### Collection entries
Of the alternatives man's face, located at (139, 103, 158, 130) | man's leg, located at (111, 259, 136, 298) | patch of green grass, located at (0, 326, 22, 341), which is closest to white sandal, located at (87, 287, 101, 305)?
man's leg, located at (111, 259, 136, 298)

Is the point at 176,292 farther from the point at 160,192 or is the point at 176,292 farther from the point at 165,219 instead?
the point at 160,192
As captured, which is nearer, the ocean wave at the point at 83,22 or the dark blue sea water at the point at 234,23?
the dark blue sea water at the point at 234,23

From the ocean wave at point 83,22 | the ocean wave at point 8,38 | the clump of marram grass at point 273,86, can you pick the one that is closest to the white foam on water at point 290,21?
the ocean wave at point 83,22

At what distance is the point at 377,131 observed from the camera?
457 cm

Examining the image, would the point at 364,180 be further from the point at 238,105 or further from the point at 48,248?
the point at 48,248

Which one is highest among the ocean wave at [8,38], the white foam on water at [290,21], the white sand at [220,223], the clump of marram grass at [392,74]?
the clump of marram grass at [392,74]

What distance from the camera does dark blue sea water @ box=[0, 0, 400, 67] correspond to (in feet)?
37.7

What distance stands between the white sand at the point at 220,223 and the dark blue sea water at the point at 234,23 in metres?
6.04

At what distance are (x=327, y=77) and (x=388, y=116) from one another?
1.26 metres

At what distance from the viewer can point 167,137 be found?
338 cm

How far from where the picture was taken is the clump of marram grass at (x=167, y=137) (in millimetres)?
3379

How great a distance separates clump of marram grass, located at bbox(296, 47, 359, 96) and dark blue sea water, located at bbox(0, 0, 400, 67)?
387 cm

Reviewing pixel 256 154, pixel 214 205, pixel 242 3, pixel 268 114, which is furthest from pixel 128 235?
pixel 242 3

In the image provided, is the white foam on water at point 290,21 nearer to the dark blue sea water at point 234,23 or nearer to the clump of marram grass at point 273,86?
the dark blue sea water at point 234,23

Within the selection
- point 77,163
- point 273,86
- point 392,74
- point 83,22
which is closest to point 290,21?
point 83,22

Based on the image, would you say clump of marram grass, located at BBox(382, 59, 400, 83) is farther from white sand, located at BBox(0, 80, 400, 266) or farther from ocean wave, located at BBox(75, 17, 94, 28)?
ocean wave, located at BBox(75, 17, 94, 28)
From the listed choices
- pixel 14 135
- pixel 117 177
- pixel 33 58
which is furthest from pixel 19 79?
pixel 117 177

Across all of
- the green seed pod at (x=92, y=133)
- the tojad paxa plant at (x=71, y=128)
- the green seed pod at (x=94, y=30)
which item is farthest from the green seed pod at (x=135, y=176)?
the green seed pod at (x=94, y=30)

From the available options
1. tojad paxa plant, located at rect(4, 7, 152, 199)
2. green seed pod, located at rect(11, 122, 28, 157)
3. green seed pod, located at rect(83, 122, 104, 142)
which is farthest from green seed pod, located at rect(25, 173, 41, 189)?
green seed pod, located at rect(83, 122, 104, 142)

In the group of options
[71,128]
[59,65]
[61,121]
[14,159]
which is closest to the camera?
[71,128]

### Task objective
Can you put the lines of the listing above, from the line containing "At what distance from" through the end of the listing, into a Markdown table with the columns "Row" and "Line", omitting blank lines?

### The completed task
| Row | Line |
|---|---|
| 1 | At what distance from the viewer can point 167,137 be found? |
| 2 | 338 cm |
| 3 | How far from where the picture was taken is the clump of marram grass at (x=167, y=137) (in millimetres)? |
| 4 | 3379 |
| 5 | How great a distance separates clump of marram grass, located at bbox(296, 47, 359, 96) and dark blue sea water, located at bbox(0, 0, 400, 67)? |
| 6 | 387 cm |
| 7 | Reviewing pixel 256 154, pixel 214 205, pixel 242 3, pixel 268 114, which is furthest from pixel 128 235? |
| 8 | pixel 242 3 |
| 9 | In the image provided, is the white foam on water at point 290,21 nearer to the dark blue sea water at point 234,23 or nearer to the clump of marram grass at point 273,86? |
| 10 | the dark blue sea water at point 234,23 |
| 11 | Within the selection |
| 12 | - point 77,163 |
| 13 | - point 273,86 |
| 14 | - point 392,74 |
| 15 | - point 83,22 |
| 16 | which is closest to point 290,21? |
| 17 | point 83,22 |
| 18 | Based on the image, would you say clump of marram grass, located at BBox(382, 59, 400, 83) is farther from white sand, located at BBox(0, 80, 400, 266) or farther from ocean wave, located at BBox(75, 17, 94, 28)? |
| 19 | ocean wave, located at BBox(75, 17, 94, 28) |
| 20 | From the listed choices |
| 21 | - pixel 14 135 |
| 22 | - pixel 117 177 |
| 23 | - pixel 33 58 |
| 24 | which is furthest from pixel 19 79? |
| 25 | pixel 117 177 |
| 26 | Across all of |
| 27 | - the green seed pod at (x=92, y=133) |
| 28 | - the tojad paxa plant at (x=71, y=128) |
| 29 | - the green seed pod at (x=94, y=30) |
| 30 | which item is farthest from the green seed pod at (x=135, y=176)? |
| 31 | the green seed pod at (x=94, y=30) |
| 32 | From the available options |
| 33 | 1. tojad paxa plant, located at rect(4, 7, 152, 199) |
| 34 | 2. green seed pod, located at rect(11, 122, 28, 157) |
| 35 | 3. green seed pod, located at rect(83, 122, 104, 142) |
| 36 | which is farthest from green seed pod, located at rect(25, 173, 41, 189)? |
| 37 | green seed pod, located at rect(83, 122, 104, 142) |
| 38 | In the group of options |
| 39 | [71,128] |
| 40 | [59,65] |
| 41 | [61,121] |
| 42 | [14,159] |
| 43 | which is closest to the camera? |
| 44 | [71,128] |